# [EXERCISE INSTRUCTIONS]
Without including any pictures, copy each entry below exactly.

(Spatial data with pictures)
----
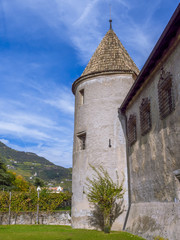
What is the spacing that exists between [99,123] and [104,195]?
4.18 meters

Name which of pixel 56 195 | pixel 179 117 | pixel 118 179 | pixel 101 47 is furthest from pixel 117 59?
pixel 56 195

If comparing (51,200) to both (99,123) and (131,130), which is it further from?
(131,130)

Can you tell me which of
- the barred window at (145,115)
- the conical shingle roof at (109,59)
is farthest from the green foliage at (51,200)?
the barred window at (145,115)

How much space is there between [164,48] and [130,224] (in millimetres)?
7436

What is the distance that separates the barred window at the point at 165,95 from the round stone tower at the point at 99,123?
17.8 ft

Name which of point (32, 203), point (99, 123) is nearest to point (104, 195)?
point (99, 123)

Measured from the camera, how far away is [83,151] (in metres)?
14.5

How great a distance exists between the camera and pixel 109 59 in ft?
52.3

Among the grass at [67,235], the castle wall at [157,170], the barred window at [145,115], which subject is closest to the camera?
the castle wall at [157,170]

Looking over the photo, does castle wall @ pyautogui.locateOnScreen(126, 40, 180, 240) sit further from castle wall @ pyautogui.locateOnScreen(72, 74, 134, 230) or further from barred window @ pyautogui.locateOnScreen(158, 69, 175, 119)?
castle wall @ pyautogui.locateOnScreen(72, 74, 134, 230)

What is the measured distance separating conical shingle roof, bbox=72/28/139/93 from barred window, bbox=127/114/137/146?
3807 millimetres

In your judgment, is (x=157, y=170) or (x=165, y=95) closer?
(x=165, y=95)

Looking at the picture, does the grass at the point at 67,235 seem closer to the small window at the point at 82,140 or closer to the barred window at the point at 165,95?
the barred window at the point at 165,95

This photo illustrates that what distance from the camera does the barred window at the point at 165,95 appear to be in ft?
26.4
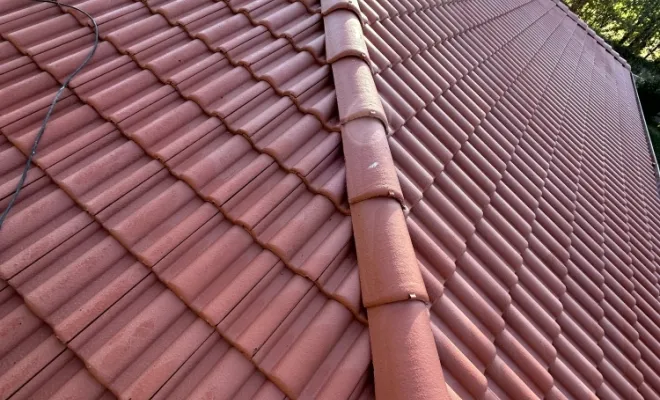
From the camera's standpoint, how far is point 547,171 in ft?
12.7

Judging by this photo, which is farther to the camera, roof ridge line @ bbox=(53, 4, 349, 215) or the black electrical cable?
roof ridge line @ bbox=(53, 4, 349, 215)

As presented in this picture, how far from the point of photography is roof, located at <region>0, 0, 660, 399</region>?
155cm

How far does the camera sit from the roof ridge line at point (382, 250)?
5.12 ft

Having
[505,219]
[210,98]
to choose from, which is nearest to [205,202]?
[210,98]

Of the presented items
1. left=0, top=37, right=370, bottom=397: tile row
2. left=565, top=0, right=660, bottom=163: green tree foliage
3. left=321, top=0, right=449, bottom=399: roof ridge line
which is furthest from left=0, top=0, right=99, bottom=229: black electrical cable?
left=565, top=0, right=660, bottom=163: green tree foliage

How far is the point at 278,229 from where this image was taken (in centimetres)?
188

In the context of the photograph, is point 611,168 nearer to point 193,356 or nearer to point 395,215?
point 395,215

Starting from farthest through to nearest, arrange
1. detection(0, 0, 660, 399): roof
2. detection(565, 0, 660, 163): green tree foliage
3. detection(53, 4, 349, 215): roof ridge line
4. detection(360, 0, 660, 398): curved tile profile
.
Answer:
----
# [ANSWER]
What is the spacing that exists between [99,123] and [104,195]?
4.18 meters

Name which of pixel 56 195 | pixel 179 117 | pixel 118 179 | pixel 101 47 is furthest from pixel 117 59?
pixel 56 195

If comparing (51,200) to both (99,123) and (131,130), which is it further from?
(131,130)

Can you tell me which of
- the barred window at (145,115)
- the conical shingle roof at (109,59)
is farthest from the green foliage at (51,200)?
the barred window at (145,115)

How much space is there between [164,48] and [130,224] (in millimetres)?
7436

What is the distance that separates the barred window at the point at 165,95 from the round stone tower at the point at 99,123?
17.8 ft

Name which of point (32, 203), point (99, 123) is nearest to point (104, 195)?
point (99, 123)

Measured from the camera, how far away is [83,151] (in metres)?
14.5

How great a distance exists between the camera and pixel 109 59 in ft?
52.3

Among the grass at [67,235], the castle wall at [157,170], the barred window at [145,115], which subject is closest to the camera?
the castle wall at [157,170]

Looking over the photo, does castle wall @ pyautogui.locateOnScreen(126, 40, 180, 240) sit further from castle wall @ pyautogui.locateOnScreen(72, 74, 134, 230) or further from barred window @ pyautogui.locateOnScreen(158, 69, 175, 119)?
castle wall @ pyautogui.locateOnScreen(72, 74, 134, 230)

What is the measured distance separating conical shingle roof, bbox=72/28/139/93 from barred window, bbox=127/114/137/146?
3807 millimetres

In your judgment, is (x=157, y=170) or (x=165, y=95) closer?
(x=165, y=95)

Looking at the picture, does the grass at the point at 67,235 seem closer to the small window at the point at 82,140 or closer to the barred window at the point at 165,95?
the barred window at the point at 165,95

This photo illustrates that what distance from the camera does the barred window at the point at 165,95 appear to be in ft?
26.4
From the camera's standpoint, how far is point 547,171 in ft?
12.7

Judging by this photo, which is farther to the camera, roof ridge line @ bbox=(53, 4, 349, 215) or the black electrical cable?
roof ridge line @ bbox=(53, 4, 349, 215)

As presented in this picture, how far from the point of photography is roof, located at <region>0, 0, 660, 399</region>?
155cm

How far does the camera sit from the roof ridge line at point (382, 250)?
5.12 ft

Having
[505,219]
[210,98]
to choose from, which is nearest to [205,202]?
[210,98]

Of the presented items
1. left=0, top=37, right=370, bottom=397: tile row
2. left=565, top=0, right=660, bottom=163: green tree foliage
3. left=321, top=0, right=449, bottom=399: roof ridge line
which is furthest from left=0, top=0, right=99, bottom=229: black electrical cable?
left=565, top=0, right=660, bottom=163: green tree foliage

How far is the point at 278,229 from where this image was taken (in centimetres)?
188

In the context of the photograph, is point 611,168 nearer to point 193,356 or nearer to point 395,215?
point 395,215

Starting from farthest through to nearest, arrange
1. detection(0, 0, 660, 399): roof
2. detection(565, 0, 660, 163): green tree foliage
3. detection(53, 4, 349, 215): roof ridge line
4. detection(360, 0, 660, 398): curved tile profile
.
Answer:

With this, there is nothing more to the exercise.